Nucleic Acids Res 2002 Mar;30(5):1114-23
Molecular Oncology Group, Department of Medicine, McGill University Health Center, 687 Pine Avenue West, Montreal, Quebec H3A 1A1, Canada.
Histone acetylation is important for regulating chromatin structure and gene expression. Three classes of mammalian histone deacetylases have been identified. Among class II, there are five known members, namely HDAC4, HDAC5, HDAC6, HDAC7 and HDAC9. Here we describe the identification and characterization of a novel class II member termed HDAC10. It is a 669 residue polypeptide with a bipartite modular structure consisting of an N-terminal Hda1p-related putative deacetylase domain and a C-terminal leucine-rich domain. HDAC10 is widely expressed in adult human tissues and cultured mammalian cells. It is enriched in the cytoplasm and this enrichment is not sensitive to leptomycin B, a specific inhibitor known to block the nuclear export of other class II members.

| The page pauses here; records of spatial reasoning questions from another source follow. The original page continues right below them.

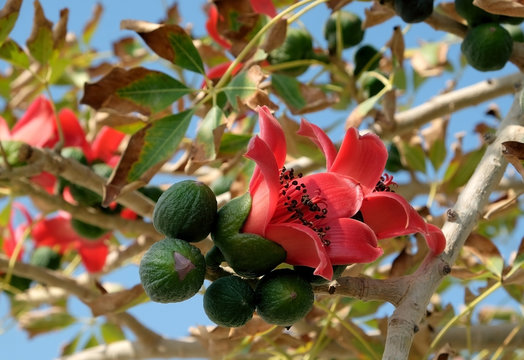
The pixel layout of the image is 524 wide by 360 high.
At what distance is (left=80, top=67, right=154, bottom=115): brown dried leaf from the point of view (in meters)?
1.38

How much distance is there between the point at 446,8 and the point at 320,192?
91 cm

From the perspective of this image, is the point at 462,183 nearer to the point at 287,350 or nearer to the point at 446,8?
the point at 446,8

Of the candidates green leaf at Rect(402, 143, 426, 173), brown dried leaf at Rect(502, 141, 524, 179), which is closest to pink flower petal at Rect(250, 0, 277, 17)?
green leaf at Rect(402, 143, 426, 173)

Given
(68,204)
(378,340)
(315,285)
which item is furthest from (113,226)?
(315,285)

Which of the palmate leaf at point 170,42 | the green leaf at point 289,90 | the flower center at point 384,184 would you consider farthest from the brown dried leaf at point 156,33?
the flower center at point 384,184

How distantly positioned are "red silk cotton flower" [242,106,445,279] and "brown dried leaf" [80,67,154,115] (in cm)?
46

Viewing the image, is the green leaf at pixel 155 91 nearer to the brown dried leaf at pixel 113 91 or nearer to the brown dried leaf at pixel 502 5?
the brown dried leaf at pixel 113 91

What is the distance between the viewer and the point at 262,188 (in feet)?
3.21

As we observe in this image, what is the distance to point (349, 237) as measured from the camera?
945 millimetres

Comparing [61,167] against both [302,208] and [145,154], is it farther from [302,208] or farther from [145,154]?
[302,208]

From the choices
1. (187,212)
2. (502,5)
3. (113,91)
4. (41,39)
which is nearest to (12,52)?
(41,39)

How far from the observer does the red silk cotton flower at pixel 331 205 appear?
94 centimetres

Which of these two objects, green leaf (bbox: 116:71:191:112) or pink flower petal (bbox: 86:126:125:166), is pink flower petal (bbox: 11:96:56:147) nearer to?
pink flower petal (bbox: 86:126:125:166)

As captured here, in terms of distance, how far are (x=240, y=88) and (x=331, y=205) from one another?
1.40ft
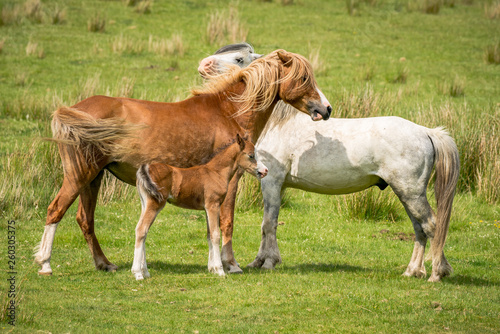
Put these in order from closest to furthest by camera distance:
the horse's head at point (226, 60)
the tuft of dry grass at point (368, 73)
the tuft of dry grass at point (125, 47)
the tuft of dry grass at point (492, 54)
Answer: the horse's head at point (226, 60) < the tuft of dry grass at point (368, 73) < the tuft of dry grass at point (125, 47) < the tuft of dry grass at point (492, 54)

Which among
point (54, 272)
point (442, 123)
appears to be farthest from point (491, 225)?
point (54, 272)

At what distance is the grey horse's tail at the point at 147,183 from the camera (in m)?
6.76

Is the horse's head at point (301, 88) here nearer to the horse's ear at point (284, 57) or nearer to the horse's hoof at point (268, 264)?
the horse's ear at point (284, 57)

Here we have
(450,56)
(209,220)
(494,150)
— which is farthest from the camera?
(450,56)

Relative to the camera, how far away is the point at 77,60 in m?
19.8

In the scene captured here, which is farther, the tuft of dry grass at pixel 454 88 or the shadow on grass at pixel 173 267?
the tuft of dry grass at pixel 454 88

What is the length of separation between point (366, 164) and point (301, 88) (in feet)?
4.03

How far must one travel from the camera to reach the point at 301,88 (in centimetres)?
752

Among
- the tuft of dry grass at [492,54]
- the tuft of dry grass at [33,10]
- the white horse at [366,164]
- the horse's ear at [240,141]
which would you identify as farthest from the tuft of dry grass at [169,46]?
the horse's ear at [240,141]

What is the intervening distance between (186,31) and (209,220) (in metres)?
16.5

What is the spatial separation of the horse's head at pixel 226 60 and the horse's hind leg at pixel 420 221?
2.85 m

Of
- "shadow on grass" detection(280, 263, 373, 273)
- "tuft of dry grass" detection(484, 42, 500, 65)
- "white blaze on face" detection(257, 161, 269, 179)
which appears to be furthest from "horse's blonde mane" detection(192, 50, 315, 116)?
"tuft of dry grass" detection(484, 42, 500, 65)

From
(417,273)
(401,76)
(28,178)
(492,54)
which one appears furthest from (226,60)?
(492,54)

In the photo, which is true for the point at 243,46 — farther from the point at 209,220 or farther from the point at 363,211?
the point at 363,211
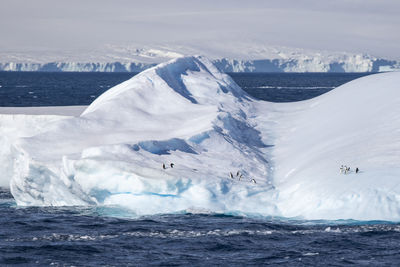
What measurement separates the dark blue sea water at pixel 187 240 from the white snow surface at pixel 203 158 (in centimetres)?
104

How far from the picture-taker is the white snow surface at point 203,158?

The leucine-rich domain of HDAC10 is responsible for its cytoplasmic enrichment. Recombinant HDAC10 protein possesses histone deacetylase activity, which is sensitive to trichostatin A, a specific inhibitor for known class I and class II histone deacetylases. When tethered to a promoter, HDAC10 is able to repress transcription. Furthermore, HDAC10 interacts with HDAC3 but not with HDAC4 or HDAC6. These results indicate that HDAC10 is a novel class II histone deacetylase possessing a unique leucine-rich domain.